-- DOCUMENT SEGMENT follows --
Beyond the rule that it establishes, the Gant case is noteworthy for a couple of reasons. First, it overrules decades of lower court rulings that had led police to believe that they had carte blanche to search cars after arresting their drivers.  A second noteworthy aspect of Gant consists of the unusual grouping of justices who formed the 5-to-4 majority.  Justices Scalia and Thomas, who are often aligned with conservative views, formed part of the majority.  Meanwhile Justice Breyer, often aligned with liberal views, was one of the dissenters.  If nothing else, it's always refreshing when justices don't slavishly adhere to predicted, partisan viewpoints.         

April 13, 2009

Phil Spector Guilty of 2nd Degree Murder of Actress Lana Clarkson

After months of trial and 9 days of deliberation, a jury convicted music legend Phil Spector of the 2nd degree murder of Lana Clarkson. Spector was convicted of killing Ms. Clarkson in February 2003, just a few hours after they'd met in a nightclub and gone to his home.

The prosecution's evidence was strong. Spector's house was filled with guns, he'd previously exhibited guns during violent efforts to coerce other young women to have sex with him, he'd been drinking heavily on the night of the killing, and moments after Ms. Clarkson was shot, Spector told his limo driver that he'd shot someone.  

The defense's case failed my smell test.  Spector's claim was that Ms.Clarkson found one of his guns and decided that the moment was perfect to commit suicide.  Overlooking for the moment that there was little evidence that Clarkson was seriously depressed or had been trying to kill herself, it doesn't seem reasonable to believe that she would agree to go home with a legendary music producer and then suddenly decide to kill herself.
-- DOCUMENT SEGMENT concluded --
-- DATA EXCERPT follows --
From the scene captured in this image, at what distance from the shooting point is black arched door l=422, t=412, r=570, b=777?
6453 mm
-- DATA EXCERPT concluded --
* WHAT YOU NEED TO DO
1. From the commentary on court cases, translate this sentence into Spanish: "Meanwhile Justice Breyer, often aligned with liberal views, was one of the dissenters."
2. Answer from the commentary on court cases:
(a) By what vote did the majority in the Gant case rule?
(b) How many days did the jury in the Spector trial deliberate?
(c) In what month and year was Lana Clarkson killed?
3. Resume the commentary on court cases after its last sentence and carry it on.

* RESPONSES BY ITEM NUMBER
1. Mientras tanto, el juez Breyer, a menudo alineado con posturas liberales, fue uno de los disidentes.

2.
(a) 5 to 4
(b) 9 days
(c) February 2003

3.
By convicting Spector of 2nd rather than 1st degree murder, the jurors evidently accepted that Spector did not invite Ms. Clarkson to his home in order to kill her. The evidence is consistent with a drunken Spector once again becoming enraged when a young woman refused his sexual advances, and then, without regard for whether Ms. Clarkson lived or died, pointed a gun at her and pulled the trigger.  Spector's extreme recklessness, which perhaps took the form of a "game" of Russian Roulette, constitutes "malice aforethought," which is a necessary element of murder.

This was the second time that Spector had been tried for killing Ms. Clarkson. The first trial ended when the jury deadlocked 10-2 in favor of conviction.  The second jury was explicitly instructed about 2nd degree murder, and this additional option apparently produced the unanimous guilty verdict the second time around.

April 7, 2009

Prosecute the Sen. Stevens Prosecutors?

The muck that increasingly envelops the U.S. criminal justice system has spread to prosecutors. In 2008, the government seemingly won a big victory by convicting former Alaska Senator Ted Stevens of corruption.  However, just a few months later, at the instigation of recently-appointed U.S. Attorney General Eric Holder, judge Emmet Sullivan (who presided over Stevens' trial) has dismissed all the charges against him

Prosecutorial misconduct led to the dismissal -- prosecutors failed to turn over documents to Stevens' defense lawyers that contained information that potentially could have undermined the credibility of government witnesses.  The mistake is inexcusable -- any law student who takes a criminal procedure course knows that prosecutors have a Constitutional duty to turn over potentially exculpatory information to defendants.  Judge Sullivan is now considering whether to file criminal contempt charges against some of the prosecutors. 

Ironically, in the recent case of Van de Kamp v. Goldstein, the U.S. Supreme Court decided that prosecutors are "absolutely immune" from civil damages claims for their mistakes. In Goldstein, Justice Breyer stressed the "public trust" that we place in prosecutorial offices.  But Goldstein will not protect Stevens' prosecutors against contempt of court charges.  If they abused their powers, they deserve to experience for themselves Judge Sullivan's wrath -- and his sentencing powers.